Objective: To demonstrate the effect of dieckol from Eisenia bicyclis on osteoclastogenesis using RAW 264.7 cells. Methods: Murine macrophage RAW 264.7 cells were subjected to dieckol treatment, followed by treatment with receptor activator of nuclear factor kappa-B ligand (RANKL) to induce osteoclastogenesis. Tartrate-resistant acid phosphatase (TRAP) activity was examined using a TRAP activity kit. Western blotting analysis was conducted to examine the level of osteoclastrelated factors, including TRAP and calcitonin receptor (CTR), transcriptional factors, including c-Fos, c-Jun, and nuclear factor of activated T cells cytoplasmic 1 (NFATc1), nuclear factor kappa-B (NF-κB), extracellular signal-regulated kinase (ERK), and c-Jun N-terminal kinase (JNK).
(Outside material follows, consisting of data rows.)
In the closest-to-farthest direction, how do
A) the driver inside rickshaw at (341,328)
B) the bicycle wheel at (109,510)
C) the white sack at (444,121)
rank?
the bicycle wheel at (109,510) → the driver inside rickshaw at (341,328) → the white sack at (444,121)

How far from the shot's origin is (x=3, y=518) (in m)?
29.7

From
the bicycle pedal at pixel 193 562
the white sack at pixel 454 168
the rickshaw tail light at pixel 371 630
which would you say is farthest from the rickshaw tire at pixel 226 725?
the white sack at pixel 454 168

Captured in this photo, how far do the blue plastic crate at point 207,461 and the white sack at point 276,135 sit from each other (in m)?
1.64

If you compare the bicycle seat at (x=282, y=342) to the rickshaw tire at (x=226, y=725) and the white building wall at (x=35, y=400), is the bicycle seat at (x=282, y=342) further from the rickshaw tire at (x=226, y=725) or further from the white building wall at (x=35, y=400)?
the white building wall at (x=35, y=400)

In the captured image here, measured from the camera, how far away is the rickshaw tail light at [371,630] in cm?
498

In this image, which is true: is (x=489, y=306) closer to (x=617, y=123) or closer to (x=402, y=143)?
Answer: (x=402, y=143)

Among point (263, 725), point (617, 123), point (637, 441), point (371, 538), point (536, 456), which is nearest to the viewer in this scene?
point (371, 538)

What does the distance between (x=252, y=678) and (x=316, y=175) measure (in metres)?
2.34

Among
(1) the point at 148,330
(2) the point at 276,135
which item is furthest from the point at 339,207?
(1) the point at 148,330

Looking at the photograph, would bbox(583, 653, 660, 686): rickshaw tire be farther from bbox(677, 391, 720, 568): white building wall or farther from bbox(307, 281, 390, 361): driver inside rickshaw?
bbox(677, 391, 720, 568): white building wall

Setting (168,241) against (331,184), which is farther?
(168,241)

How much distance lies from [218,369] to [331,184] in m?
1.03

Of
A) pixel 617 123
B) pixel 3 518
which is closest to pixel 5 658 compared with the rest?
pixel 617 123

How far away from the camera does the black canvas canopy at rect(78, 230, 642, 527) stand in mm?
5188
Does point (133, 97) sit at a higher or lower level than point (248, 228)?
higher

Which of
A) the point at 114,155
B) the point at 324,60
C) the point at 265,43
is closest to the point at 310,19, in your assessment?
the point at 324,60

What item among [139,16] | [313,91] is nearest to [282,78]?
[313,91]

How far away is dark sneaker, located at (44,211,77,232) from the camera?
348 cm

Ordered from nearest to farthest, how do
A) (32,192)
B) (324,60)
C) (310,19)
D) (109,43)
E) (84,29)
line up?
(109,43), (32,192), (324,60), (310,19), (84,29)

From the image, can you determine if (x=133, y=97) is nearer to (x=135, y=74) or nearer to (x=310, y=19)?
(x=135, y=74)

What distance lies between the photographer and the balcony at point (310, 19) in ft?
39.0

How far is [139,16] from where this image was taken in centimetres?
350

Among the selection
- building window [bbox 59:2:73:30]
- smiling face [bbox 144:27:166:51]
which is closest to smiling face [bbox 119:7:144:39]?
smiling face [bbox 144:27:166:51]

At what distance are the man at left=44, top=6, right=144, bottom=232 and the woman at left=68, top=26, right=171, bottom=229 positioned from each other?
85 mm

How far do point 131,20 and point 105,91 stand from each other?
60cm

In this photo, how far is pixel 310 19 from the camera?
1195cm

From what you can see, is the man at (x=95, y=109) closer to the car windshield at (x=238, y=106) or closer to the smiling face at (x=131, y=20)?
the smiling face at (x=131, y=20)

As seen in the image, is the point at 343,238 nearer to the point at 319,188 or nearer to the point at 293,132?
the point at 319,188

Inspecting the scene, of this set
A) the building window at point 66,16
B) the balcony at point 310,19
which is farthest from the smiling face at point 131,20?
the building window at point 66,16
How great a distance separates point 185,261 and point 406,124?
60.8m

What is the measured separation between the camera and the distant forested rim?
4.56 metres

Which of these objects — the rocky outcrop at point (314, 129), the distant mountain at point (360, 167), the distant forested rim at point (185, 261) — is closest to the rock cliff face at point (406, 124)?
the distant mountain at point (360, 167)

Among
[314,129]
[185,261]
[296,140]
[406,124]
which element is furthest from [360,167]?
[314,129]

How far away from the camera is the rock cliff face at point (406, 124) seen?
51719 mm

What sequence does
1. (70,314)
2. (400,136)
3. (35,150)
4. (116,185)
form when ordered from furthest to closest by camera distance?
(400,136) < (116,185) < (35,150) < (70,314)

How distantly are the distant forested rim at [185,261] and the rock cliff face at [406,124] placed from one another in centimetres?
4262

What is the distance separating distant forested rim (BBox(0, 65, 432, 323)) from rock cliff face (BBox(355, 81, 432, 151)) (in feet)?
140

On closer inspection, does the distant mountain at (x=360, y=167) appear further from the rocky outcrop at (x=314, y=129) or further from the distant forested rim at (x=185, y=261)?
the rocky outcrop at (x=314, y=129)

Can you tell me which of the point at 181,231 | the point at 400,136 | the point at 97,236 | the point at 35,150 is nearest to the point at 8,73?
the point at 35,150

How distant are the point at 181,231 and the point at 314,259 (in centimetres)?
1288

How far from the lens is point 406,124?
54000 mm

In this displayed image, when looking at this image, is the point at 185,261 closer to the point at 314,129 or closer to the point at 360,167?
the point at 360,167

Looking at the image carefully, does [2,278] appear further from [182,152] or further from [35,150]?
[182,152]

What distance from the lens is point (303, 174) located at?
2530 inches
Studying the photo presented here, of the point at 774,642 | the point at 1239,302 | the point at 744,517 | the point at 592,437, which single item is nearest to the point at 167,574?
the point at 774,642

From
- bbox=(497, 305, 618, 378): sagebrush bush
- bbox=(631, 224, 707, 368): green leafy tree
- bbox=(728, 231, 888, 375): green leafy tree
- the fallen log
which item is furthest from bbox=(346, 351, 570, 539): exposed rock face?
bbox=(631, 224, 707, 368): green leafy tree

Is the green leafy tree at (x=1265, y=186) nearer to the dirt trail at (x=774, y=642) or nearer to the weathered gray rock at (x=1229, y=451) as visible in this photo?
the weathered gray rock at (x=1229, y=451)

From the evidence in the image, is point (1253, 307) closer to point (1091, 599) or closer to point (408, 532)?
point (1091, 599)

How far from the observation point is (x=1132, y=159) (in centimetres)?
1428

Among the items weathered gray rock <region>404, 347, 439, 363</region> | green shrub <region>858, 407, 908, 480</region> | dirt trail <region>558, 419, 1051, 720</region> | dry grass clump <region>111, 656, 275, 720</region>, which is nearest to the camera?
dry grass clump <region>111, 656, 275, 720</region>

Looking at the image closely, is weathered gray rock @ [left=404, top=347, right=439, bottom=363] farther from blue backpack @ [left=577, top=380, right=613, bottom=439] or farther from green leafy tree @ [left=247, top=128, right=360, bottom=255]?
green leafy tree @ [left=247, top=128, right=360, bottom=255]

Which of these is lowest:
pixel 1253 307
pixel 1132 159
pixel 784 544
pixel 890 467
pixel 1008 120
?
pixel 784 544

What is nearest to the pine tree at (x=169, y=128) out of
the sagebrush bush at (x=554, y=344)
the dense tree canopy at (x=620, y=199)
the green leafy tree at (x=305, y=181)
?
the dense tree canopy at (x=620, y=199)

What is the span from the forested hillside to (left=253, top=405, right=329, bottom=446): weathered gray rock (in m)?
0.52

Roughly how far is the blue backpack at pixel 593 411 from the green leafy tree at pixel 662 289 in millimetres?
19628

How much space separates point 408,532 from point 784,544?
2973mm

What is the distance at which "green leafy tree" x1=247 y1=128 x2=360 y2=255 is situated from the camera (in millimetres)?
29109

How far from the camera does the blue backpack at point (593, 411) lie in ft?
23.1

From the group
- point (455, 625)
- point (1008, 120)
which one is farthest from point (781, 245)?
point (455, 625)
Immunofluorescence staining was conducted to examine the expression of c-Fos, c-Jun, and NFATc1. Results: Among the four phlorotannin compounds present in Eisenia bicyclis, dieckol significantly hindered osteoclast differentiation and expression of RANKL-induced TRAP and CTR. In addition, dieckol downregulated the expression levels of c-Fos, c-Jun, NFATc1, ERK, and JNK, and suppressed NF-κB signaling. Conclusions: Dieckol can suppress RANKL-induced osteoclastogenesis. Therefore, it has therapeutic potential in treating osteoclastogenesisassociated diseases.